The subject of this sketch is the campanile of the Church of San Paolo in Albano seen from the grounds of the convent of the Cappuccini. The clock on the tower appears to show that the time is approaching 1pm. Turner’s viewpoint is the same as that in folio 1 verso (D15297). The viewpoint also mirrors that of a watercolour by Richard Colt Hoare, View of Albano 1787 (Thomas Ashby Collection, Vatican Library) 1 and in a coloured aquatint by John Izard Middleton published in Grecian Remains in Italy: A Description of Cyclopian Walls and of Roman Antiquities, with Topographical and Picturesque Views of Ancient Latium, London 1812.2.

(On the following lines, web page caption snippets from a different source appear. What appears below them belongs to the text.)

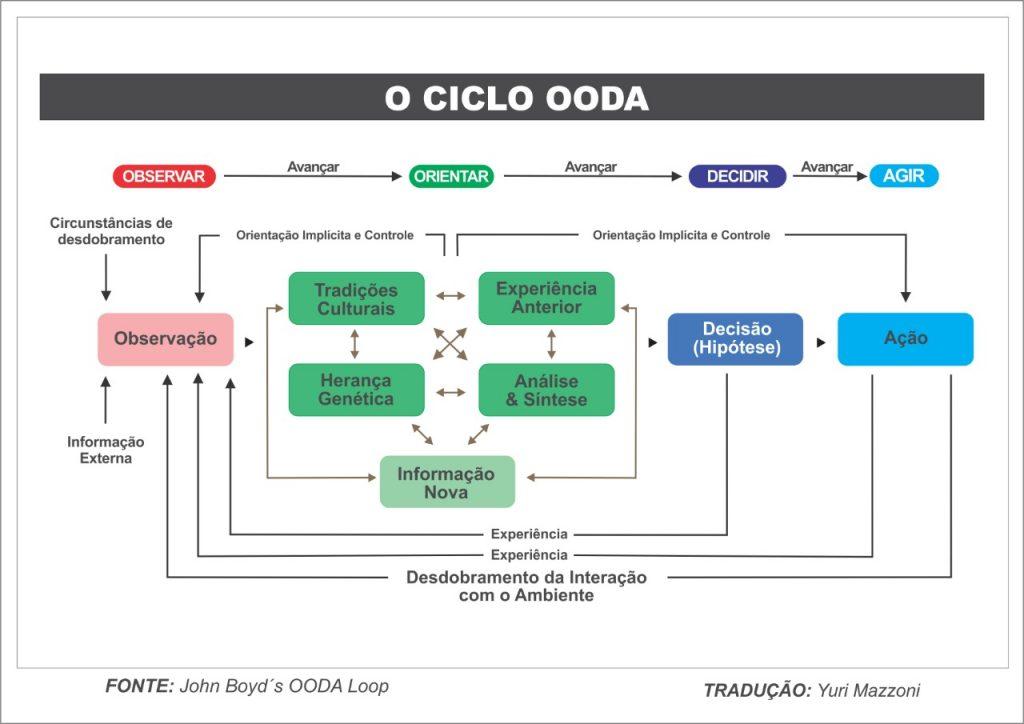 ciclo OODA expandido e traduzido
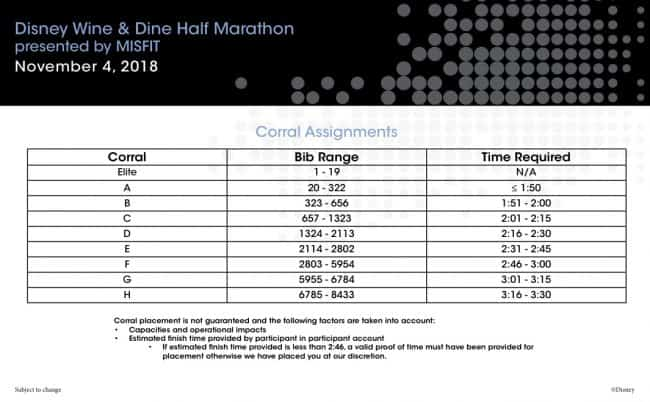 Wine dine challenge corral 2018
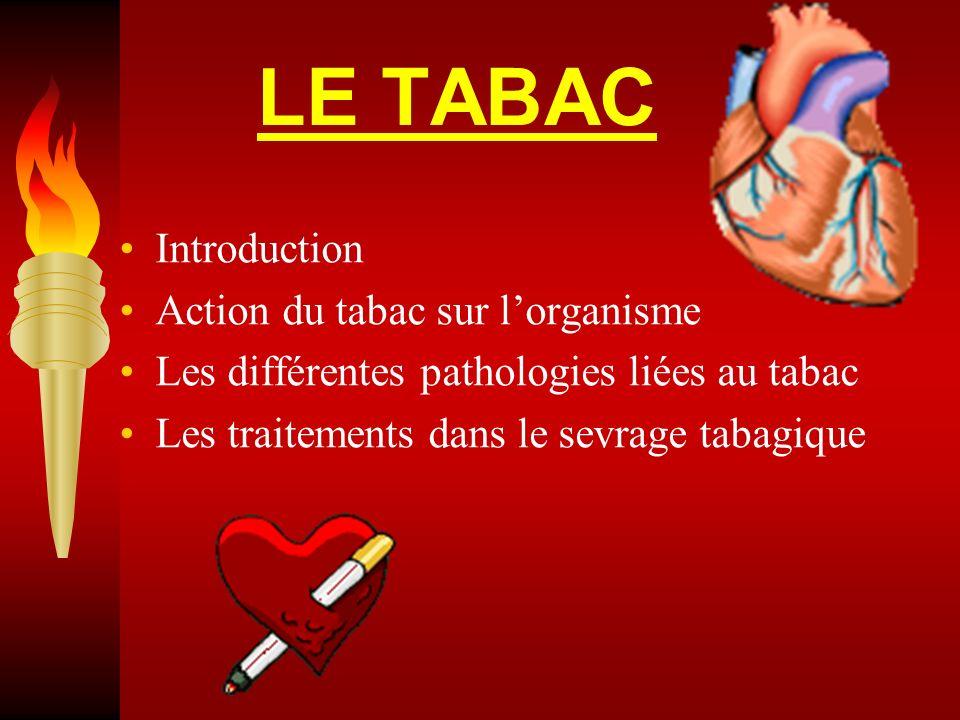 LE TABAC Introduction Action du tabac sur lorganisme Les différentes pathologies liées au tabac Les traitements dans le sevrage tabagique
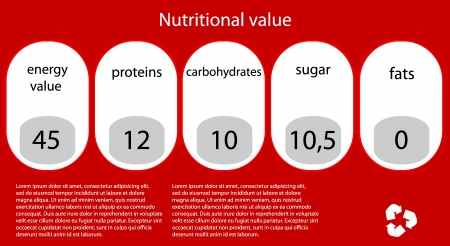 value: Vector nutritional value.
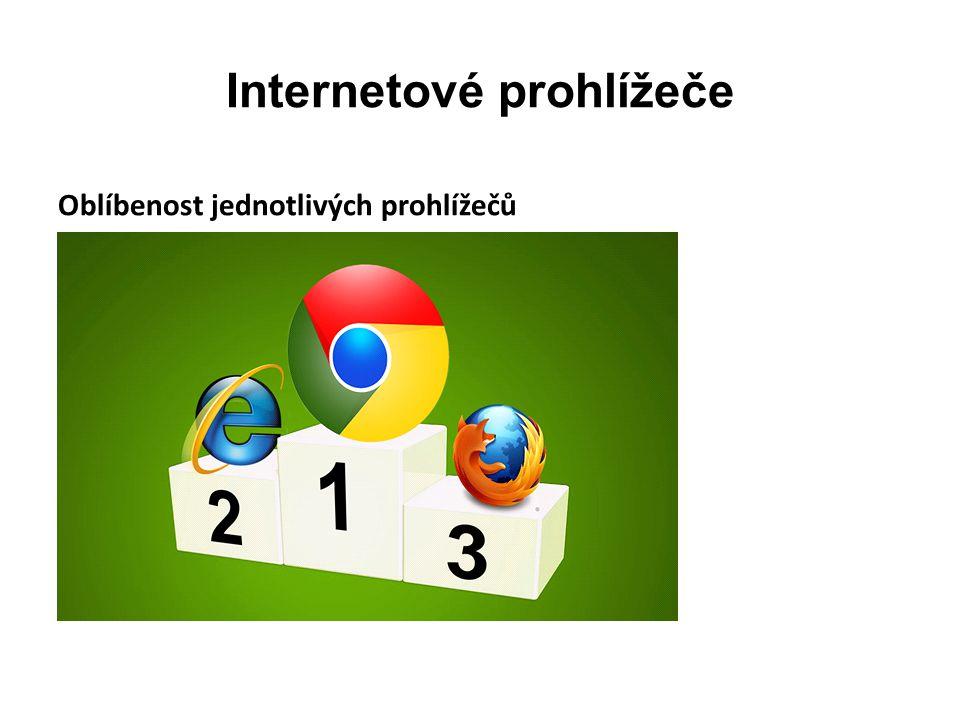 Internetové prohlížeče Oblíbenost jednotlivých prohlížečů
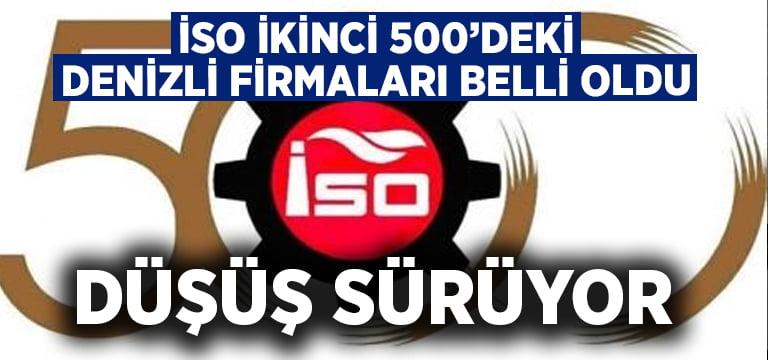 İSO ikinci 500'de Denizli firmalarının düşüşü sürüyor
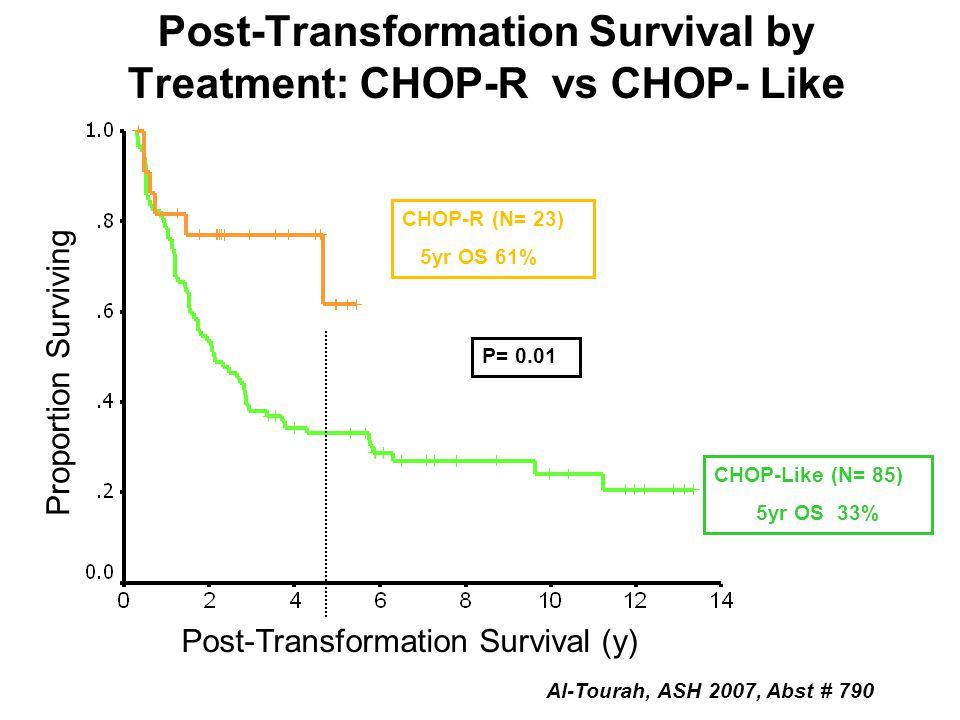 Post-Transformation Survival by Treatment: CHOP-R vs CHOP- Like CHOP-R (N= 23) 5yr OS 61% CHOP-Like (N= 85) 5yr OS 33% P= 0.01 Proportion Surviving Post-Transformation Survival (y) Al-Tourah, ASH 2007, Abst # 790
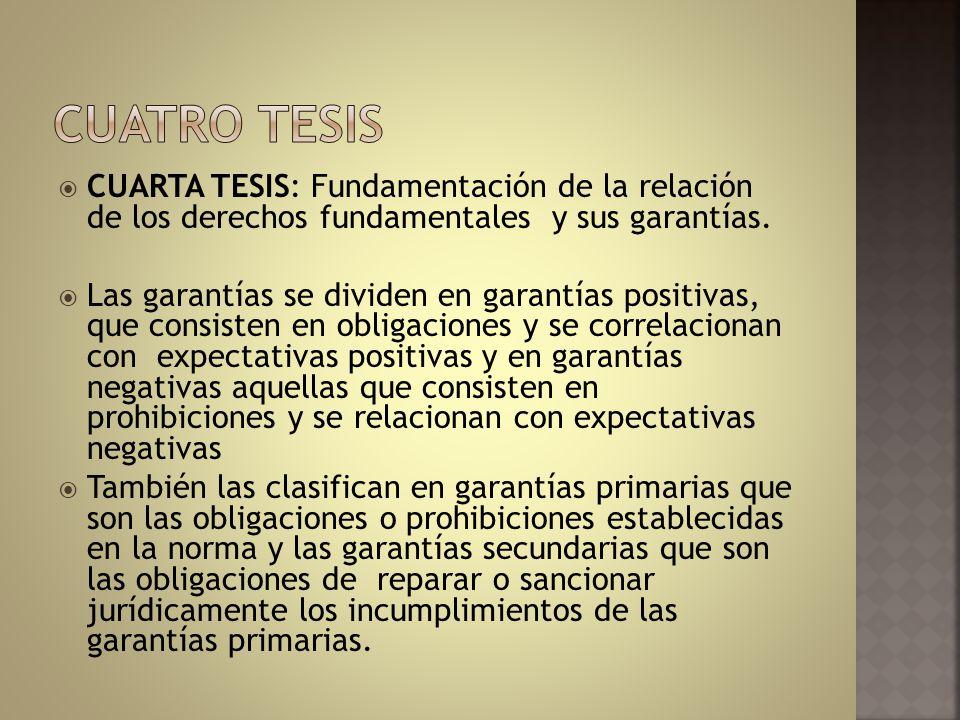 Cuatro tesis CUARTA TESIS: Fundamentación de la relación de los derechos fundamentales y sus garantías.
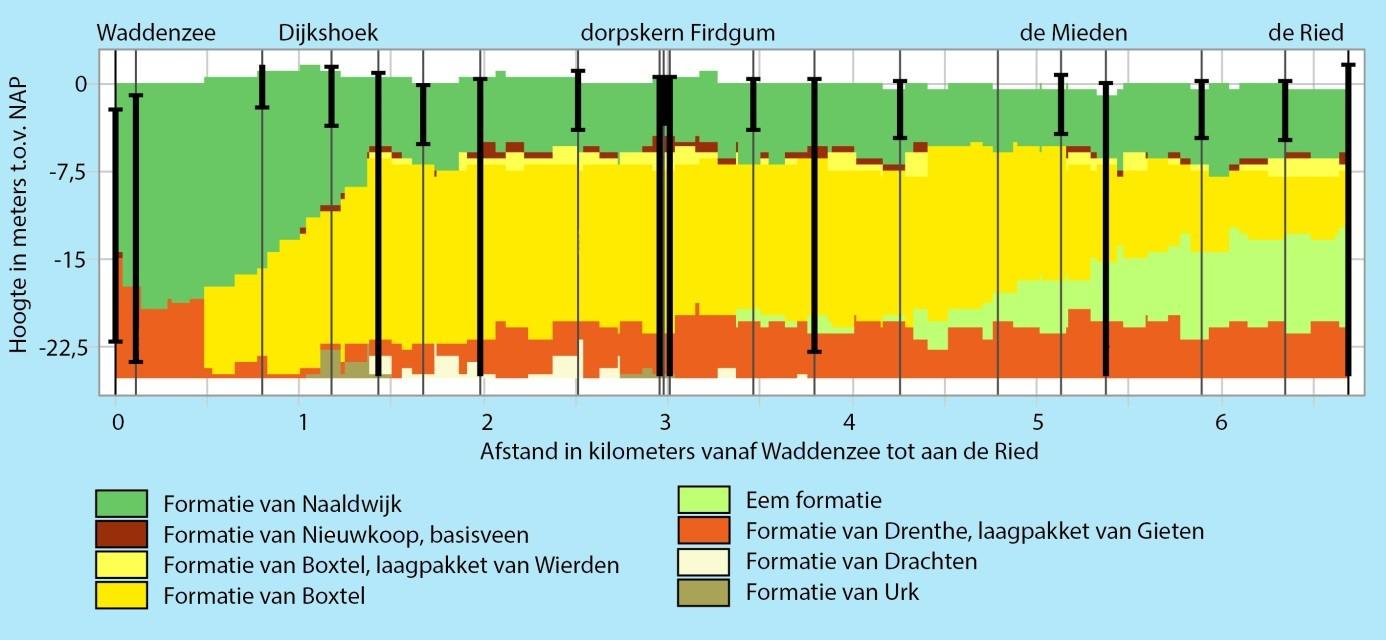 De ondergrond tussen het wad en de Ried, met in het midden de dorpskern van Firdgum. Dit diagram geeft een beeld van de verschillende grondsoorten. De formatie van naaldwijk bestaat uit wadzand en klei, en werd afgezet nadat het zandlandschap (formatie van Boxtel) overstroomde. Het veen (formatie van Nieuwkoop) raakte tijdens deze overstromingen bedekt met mariene afzettingen of spoelde weg.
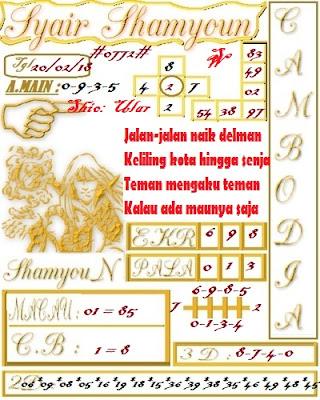 Prediksi Togel Jitu Cambodia Selasa
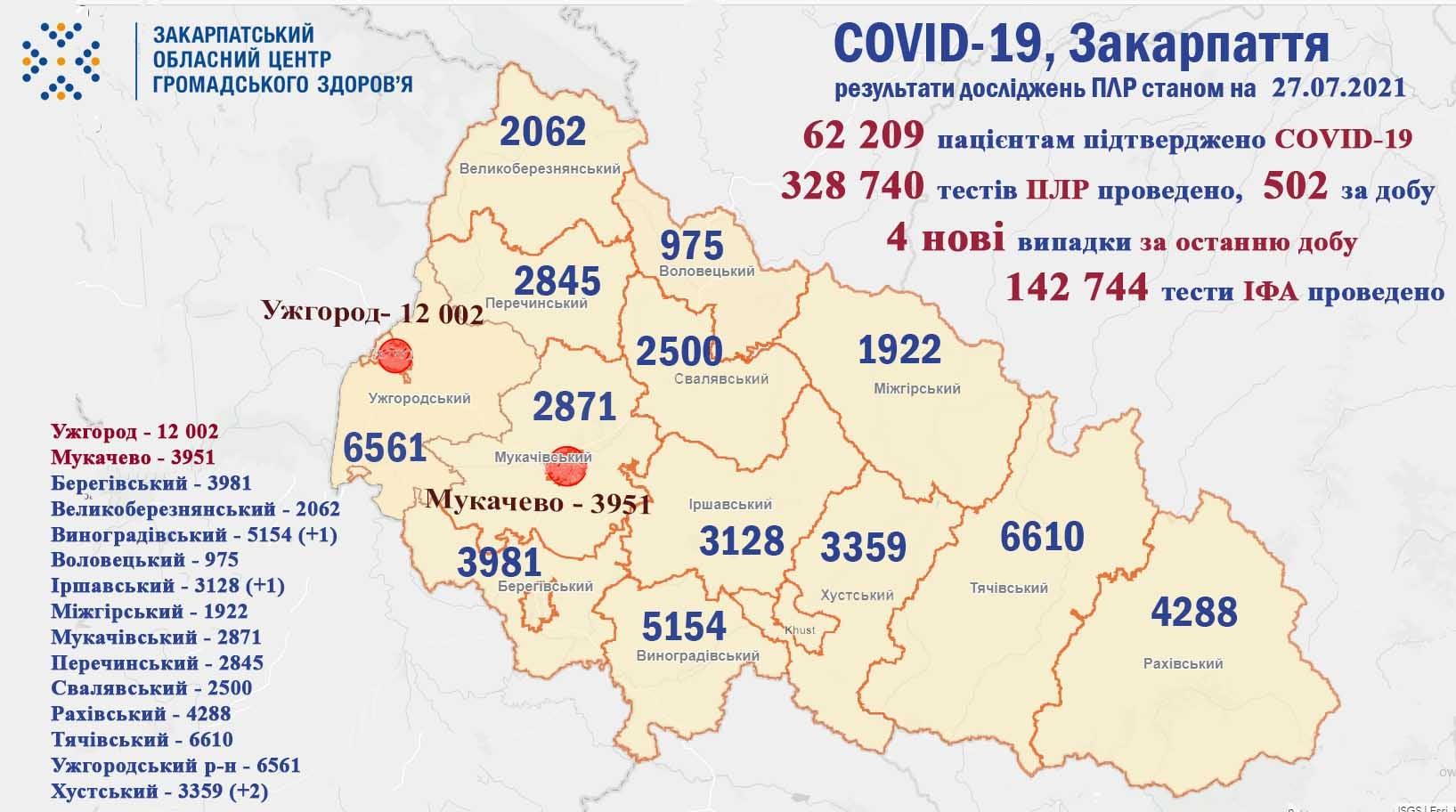 Скільки людей захворіли на коронавірус у Закарпатті
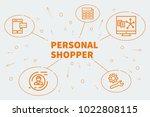 conceptual business... | Shutterstock . vector #1022808115
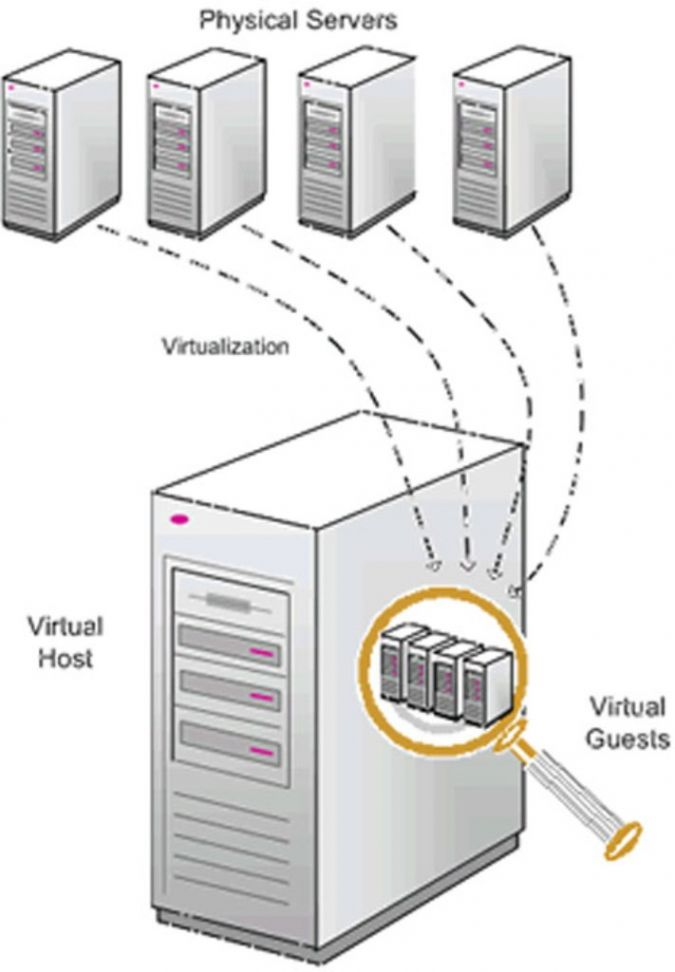 VPS When Will Your Website Need VPS or Dedicated server?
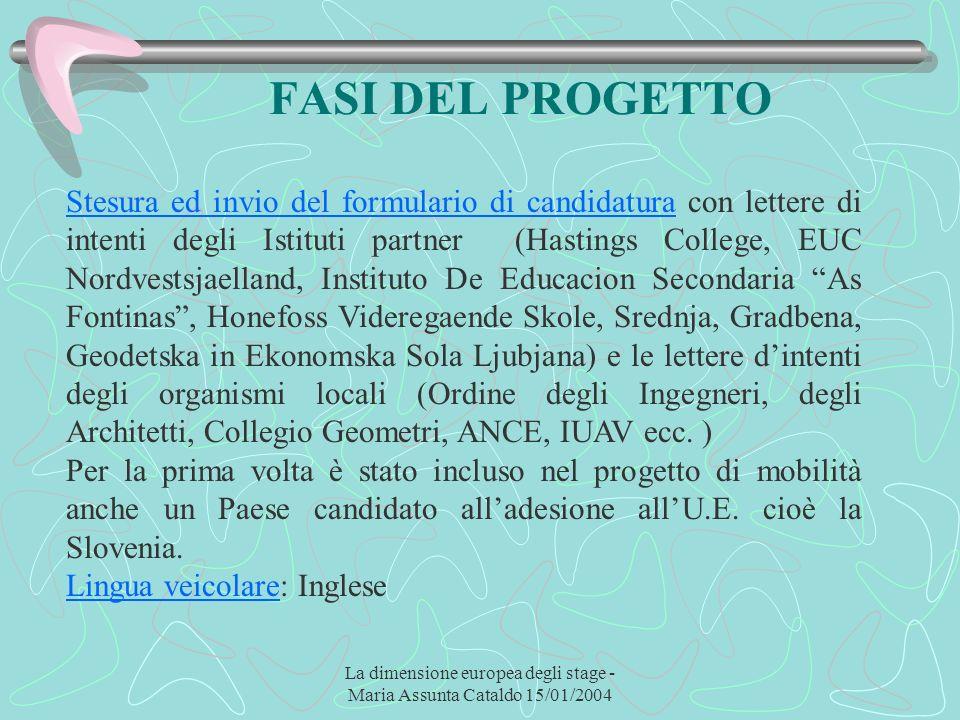 La dimensione europea degli stage - Maria Assunta Cataldo 15/01/2004 FASI DEL PROGETTO Stesura ed invio del formulario di candidatura con lettere di i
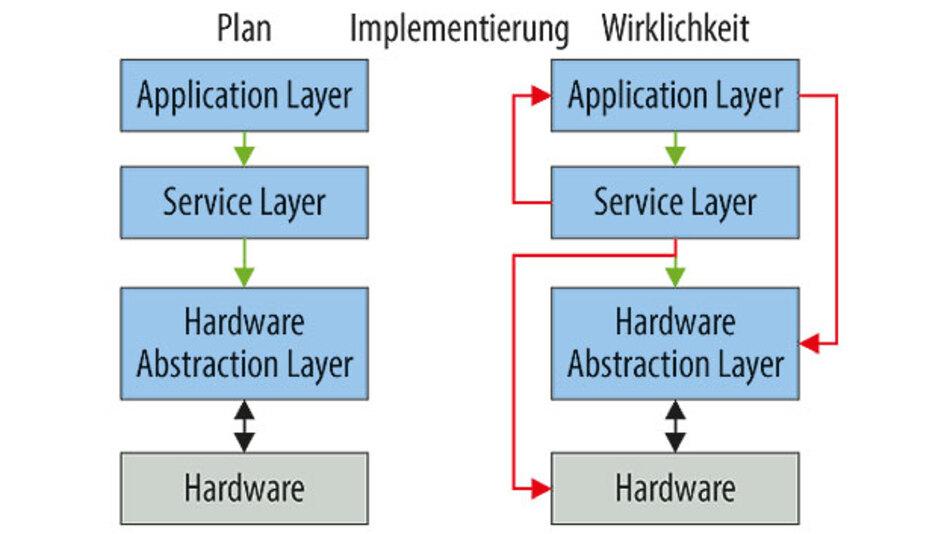 Bild 1. Software-Architektur: Der Plan – und wie es bei der Implementierung dann in der Wirklichkeit abläuft.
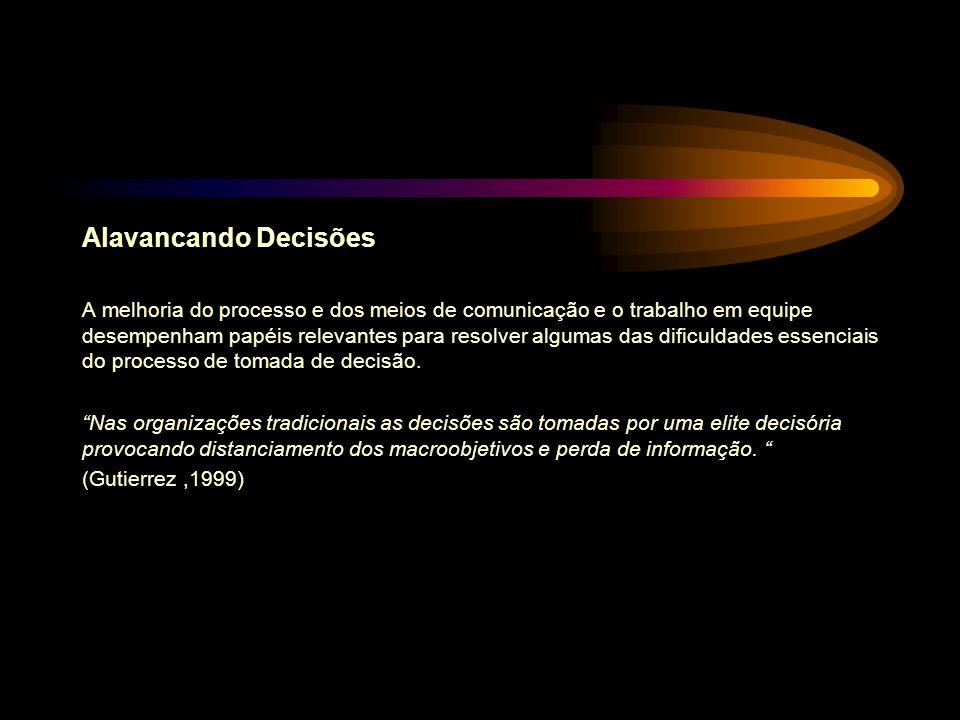 Alavancando Decisões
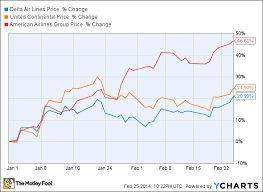 Fuel Price Chart 2014 Fuel Prices Have Started To Rise So Why Are Airline Stocks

Despite Turner’s eagerness to find evidence of Claude Lorrain in the Italian landscape, the artist uppermost in his mind when exploring the Alban Hills seems to have been the Welsh landscape painter Richard Wilson (1713–1782). Turner inscribed his name several times in this sketchbook, see folios 15 verso, 28 verso and 58 verso (D15322, D15348 and D15407; Turner Bequest 57a).
The far right-hand side contains part of the sketch from the opposite sheet of the double-page spread, see folio 27 (D15345).
Nicola Moorby
May 2008
Reproduced in colour in Raymond Keaveney, Views of Rome from the Thomas Ashby Collection in the Vatican Library, exhibition catalogue, Smithsonian Institution, Washington 1988, p.279.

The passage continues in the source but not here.